Directly influenced by the legendary Warner Brothers cartoon composers Carl Stalling, Milt Franklyn, and Raymond Scott, as well as Warner’s great sound effects guru Treg Brown, Suspended Animation attempts to match the convoluted arrangements and comedic quality of classic cartoon scores, albeit in an extremely intensified, Fantomas-style way (Brown’s distinctive sounds are also sampled on the record). In direct contrast to Delirium Cordia’s sprawling, experimental, hour-and-a-quarter song, Suspended Animation bears a small similarity to Patton and Dunn’s previous work with Mr. Bungle, the CD divided into 30 brief, choppy tracks that play over a meager 43 minutes (with each song being named after each day in April), making this a far more inviting album, one that many people will find easier to enjoy.
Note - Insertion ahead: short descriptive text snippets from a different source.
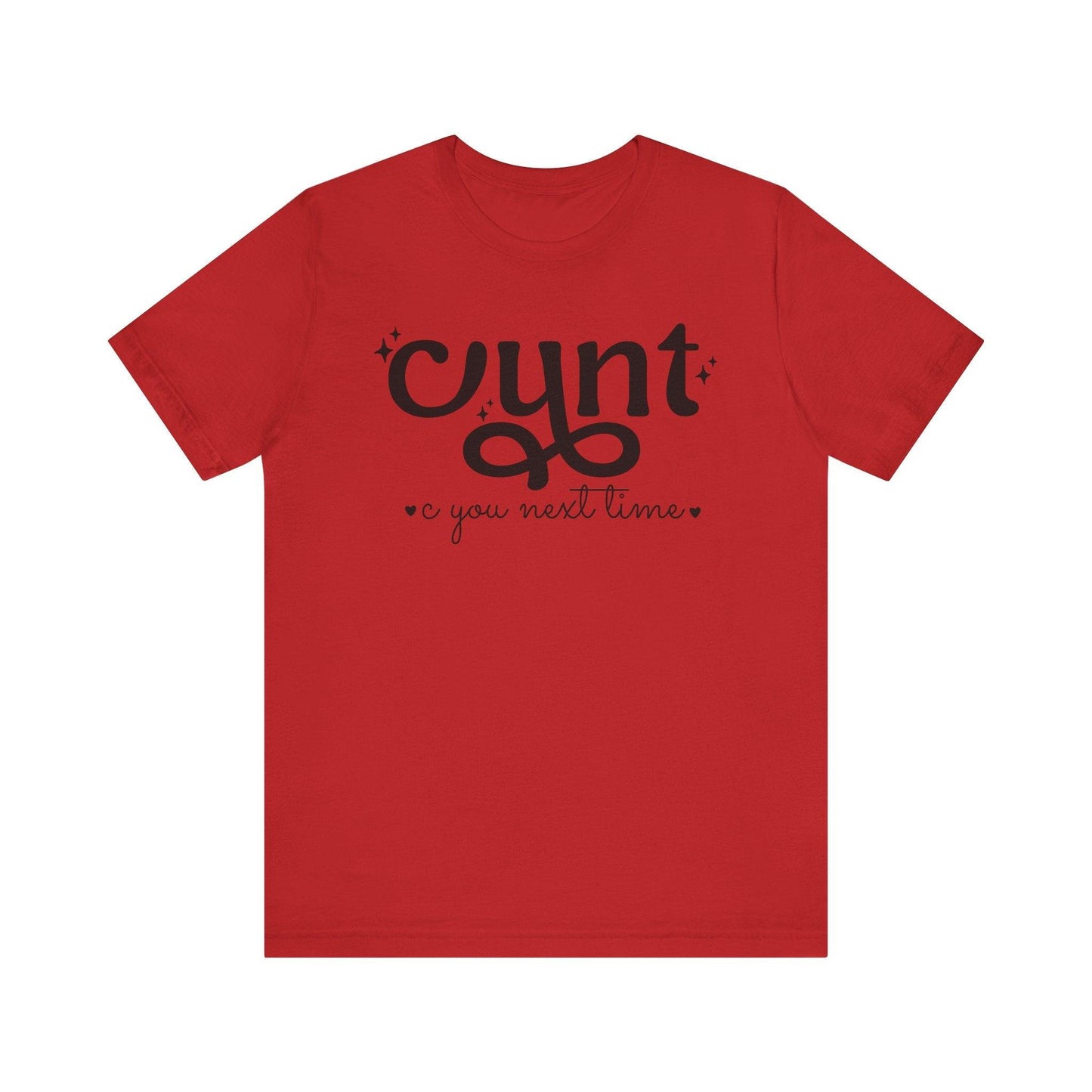 CUNT C You Next Time Shirt | Funny Adult Unisex T-shirt - Off Bubble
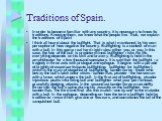 Traditions of Spain. In order to become familiar with any country, it is necessary to know its traditions. Knowing them, we know what the people live. Thus, we explain the traditions of Spain! I think all heard about the bullfight. That is what I mentioned, by his own perception of how negative the 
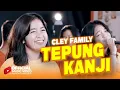 Download Lagu Tepung Kanji - Cley Family  (Official Music Video TA Pro Music \u0026 Publishing)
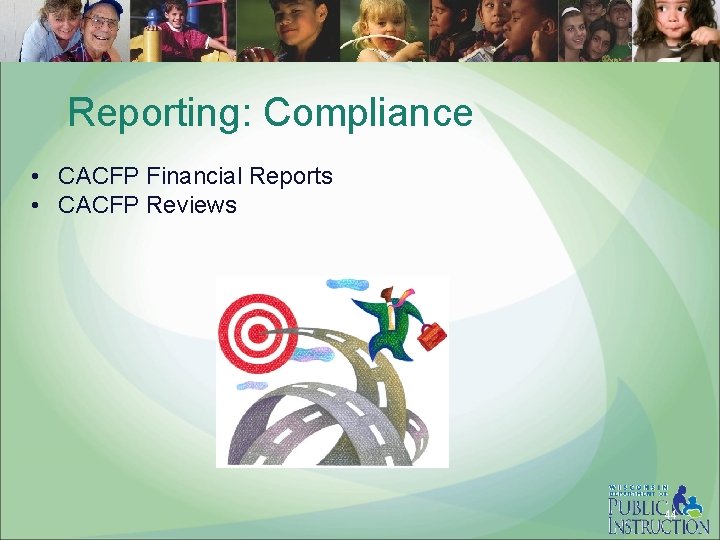 Reporting: Compliance • CACFP Financial Reports • CACFP Reviews 44 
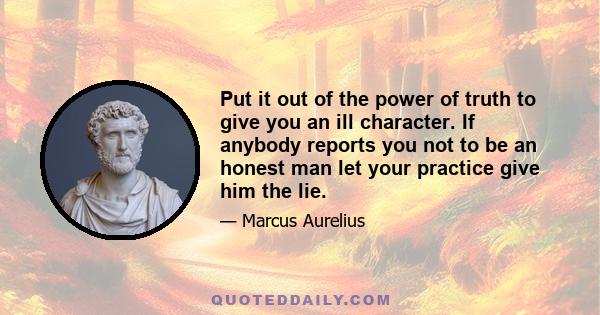 Put it out of the power of truth to give you an ill character. If anybody reports you not to be an honest man let your practice give him the lie.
The result is a fascinating blend of the macabre and the lighthearted, something that will appeal to anyone who appreciates the darker side of both comedy and music.
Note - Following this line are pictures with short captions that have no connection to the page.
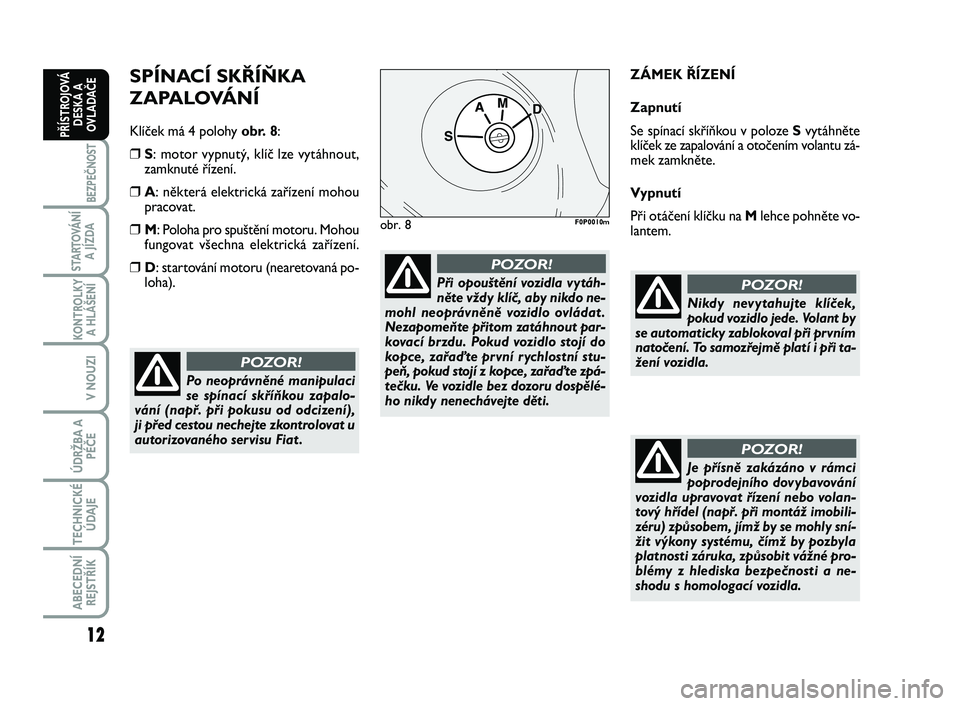 FIAT SCUDO 2013  Návod k použití a údržbě (in Czech) SPÍNACÍ SKŘÍŇKA 
ZAPALOVÁNÍ
Klíček má 4 polohy obr. 8:
❒S: motor vypnutý, klíč lze vytáhnout,
zamknuté řízení. 
❒A: některá elektrická zařízení mohou
pracovat.
❒M: Poloha
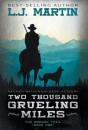 Two Thousand Grueling Miles - Preview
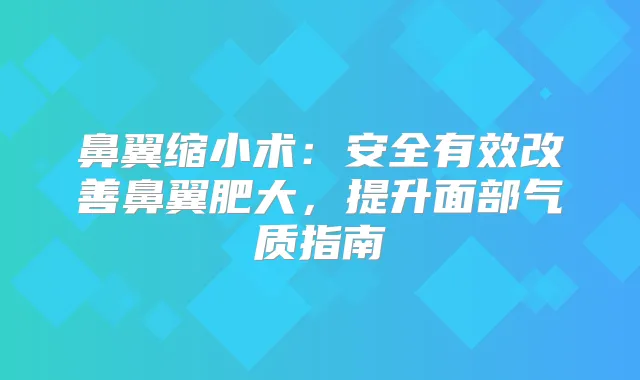 鼻翼缩小术:安全有效鼻翼肥大,提升面部气质指南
Stalling’s famous Looney Tunes scores are notable for their difficulty to play, the vibrant music throwing logic out the window, the convoluted arrangements serving as much more than a backdrop to the animation, enhancing it greatly, to the point where hearing only the music enables people to visualize the on-screen actions would be. Fantomas clearly pays homage to that onomatopoeic style of Stalling’s, be it the ascending and descending notes that accompanied a tiptoeing Bugs Bunny, the ominous, bass-heavy chords that accentuated the stomp of a monstrous creature, or the slide Hawaiian guitar that marks the famous opening to the Looney Tunes theme.
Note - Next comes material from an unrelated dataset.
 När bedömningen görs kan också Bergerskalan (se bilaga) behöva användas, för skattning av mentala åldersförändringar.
The overall performance of the band is as mesmerizing as you’d expect, but what’s especially impressive is how much the four members elevate their playing, providing evocative, ambient sounds, and then shifting abruptly into a wild combination of math rock and speed metal (perfectly exemplified by the uproarious “04/29/05”). As incredibly self-indulgent as it may sound at first, the music here is especially tight, the entire album anchored by Lombardo’s sharp drumming, coming off as equal parts metal and jazz. Patton, mad genius that he is, is all over this record, spewing countless of overdubbed bursts of rhythmic vocal gibberish that would make Japanese a cappella artist Dokaka proud, with always fascinating, and often hilarious results. In fact, it’s impossible to hear tracks like “04/03/05” and “04/07/05” and not crack a smile.

Accompanied by a lavish, 30-page calendar that displays the illustrations of notable Japanese artist Yoshimoto Nara, the various images of cutely-drawn children wearing adult expressions encapsulates the balance the band achieves between the lighthearted and the dismal, and in the same way people are either disturbed or amused by the drawings, they will either be drawn to Suspended Animation or repelled by it. Those who do give it a chance are in for a treat. As if in response to those who think Fantomas’s version of cartoon music is too overwhelming and dismal, this ingenious little album concludes with the famous pay-off line from the classic Bugs Bunny toon, “What’s Opera, Doc”, that says all that needs to be said: “Well, what did you expect… a happy ending?”